**Provided entries:**

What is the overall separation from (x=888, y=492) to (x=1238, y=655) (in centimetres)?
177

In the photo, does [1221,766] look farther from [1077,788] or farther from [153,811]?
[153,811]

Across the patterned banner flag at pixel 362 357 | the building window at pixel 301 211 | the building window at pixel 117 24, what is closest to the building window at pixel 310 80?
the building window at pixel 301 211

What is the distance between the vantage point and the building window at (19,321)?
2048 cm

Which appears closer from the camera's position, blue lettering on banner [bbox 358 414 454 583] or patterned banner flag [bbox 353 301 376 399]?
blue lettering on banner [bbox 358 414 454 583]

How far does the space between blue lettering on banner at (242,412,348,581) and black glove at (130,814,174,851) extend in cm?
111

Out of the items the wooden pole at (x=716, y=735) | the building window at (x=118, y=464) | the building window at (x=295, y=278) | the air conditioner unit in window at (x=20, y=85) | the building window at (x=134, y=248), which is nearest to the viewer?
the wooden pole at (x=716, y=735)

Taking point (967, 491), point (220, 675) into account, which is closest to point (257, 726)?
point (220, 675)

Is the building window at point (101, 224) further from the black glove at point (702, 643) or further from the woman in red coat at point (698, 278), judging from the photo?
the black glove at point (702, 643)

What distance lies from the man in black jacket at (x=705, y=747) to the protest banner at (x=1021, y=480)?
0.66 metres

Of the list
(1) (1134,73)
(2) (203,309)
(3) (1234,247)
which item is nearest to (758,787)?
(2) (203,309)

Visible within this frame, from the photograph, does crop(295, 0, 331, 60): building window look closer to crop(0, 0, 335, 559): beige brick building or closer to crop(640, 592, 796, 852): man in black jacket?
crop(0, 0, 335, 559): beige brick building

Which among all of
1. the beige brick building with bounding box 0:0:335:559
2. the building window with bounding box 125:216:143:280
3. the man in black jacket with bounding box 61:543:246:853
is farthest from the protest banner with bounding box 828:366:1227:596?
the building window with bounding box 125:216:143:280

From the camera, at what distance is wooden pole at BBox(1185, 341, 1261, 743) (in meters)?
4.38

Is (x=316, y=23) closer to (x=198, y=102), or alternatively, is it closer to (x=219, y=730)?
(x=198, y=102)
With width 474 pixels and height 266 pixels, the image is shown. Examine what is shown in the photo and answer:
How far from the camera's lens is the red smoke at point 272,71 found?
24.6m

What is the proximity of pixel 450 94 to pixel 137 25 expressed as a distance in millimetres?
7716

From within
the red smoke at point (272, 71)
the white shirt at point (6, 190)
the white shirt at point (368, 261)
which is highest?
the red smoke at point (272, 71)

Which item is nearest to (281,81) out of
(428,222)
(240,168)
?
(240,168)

**Written request:** Can you turn the lines above into a JSON list of strings, with one string for each line and the blank lines left out?

**Solution for this task:**
[
  "What is the overall separation from (x=888, y=492) to (x=1238, y=655) (in centimetres)?",
  "177",
  "In the photo, does [1221,766] look farther from [1077,788] or farther from [153,811]?",
  "[153,811]",
  "Across the patterned banner flag at pixel 362 357 | the building window at pixel 301 211 | the building window at pixel 117 24, what is closest to the building window at pixel 310 80?",
  "the building window at pixel 301 211",
  "What is the distance between the vantage point and the building window at (19,321)?",
  "2048 cm",
  "Which appears closer from the camera's position, blue lettering on banner [bbox 358 414 454 583] or patterned banner flag [bbox 353 301 376 399]?",
  "blue lettering on banner [bbox 358 414 454 583]",
  "How far does the space between blue lettering on banner at (242,412,348,581) and black glove at (130,814,174,851) extend in cm?",
  "111",
  "Out of the items the wooden pole at (x=716, y=735) | the building window at (x=118, y=464) | the building window at (x=295, y=278) | the air conditioner unit in window at (x=20, y=85) | the building window at (x=134, y=248), which is nearest to the viewer?",
  "the wooden pole at (x=716, y=735)",
  "Taking point (967, 491), point (220, 675) into account, which is closest to point (257, 726)?",
  "point (220, 675)",
  "Is the building window at point (101, 224) further from the black glove at point (702, 643) or further from the woman in red coat at point (698, 278), judging from the photo?",
  "the black glove at point (702, 643)",
  "What distance lies from the man in black jacket at (x=705, y=747) to the protest banner at (x=1021, y=480)?",
  "0.66 metres",
  "Of the list",
  "(1) (1134,73)",
  "(2) (203,309)",
  "(3) (1234,247)",
  "which item is nearest to (758,787)?",
  "(2) (203,309)",
  "Visible within this frame, from the photograph, does crop(295, 0, 331, 60): building window look closer to crop(0, 0, 335, 559): beige brick building or closer to crop(640, 592, 796, 852): man in black jacket?",
  "crop(0, 0, 335, 559): beige brick building",
  "Which among all of",
  "1. the beige brick building with bounding box 0:0:335:559",
  "2. the building window with bounding box 125:216:143:280",
  "3. the man in black jacket with bounding box 61:543:246:853",
  "is farthest from the protest banner with bounding box 828:366:1227:596?",
  "the building window with bounding box 125:216:143:280",
  "From the camera, at what distance is wooden pole at BBox(1185, 341, 1261, 743) (in meters)?",
  "4.38",
  "Is (x=316, y=23) closer to (x=198, y=102), or alternatively, is it closer to (x=219, y=730)?",
  "(x=198, y=102)",
  "With width 474 pixels and height 266 pixels, the image is shown. Examine what is shown in the photo and answer:",
  "How far from the camera's lens is the red smoke at point 272,71 found?",
  "24.6m",
  "What is the proximity of pixel 450 94 to pixel 137 25 expressed as a distance in millimetres?",
  "7716",
  "From within",
  "the red smoke at point (272, 71)",
  "the white shirt at point (6, 190)",
  "the white shirt at point (368, 261)",
  "which is highest?",
  "the red smoke at point (272, 71)",
  "Which item is nearest to (281,81) out of",
  "(428,222)",
  "(240,168)",
  "?",
  "(240,168)"
]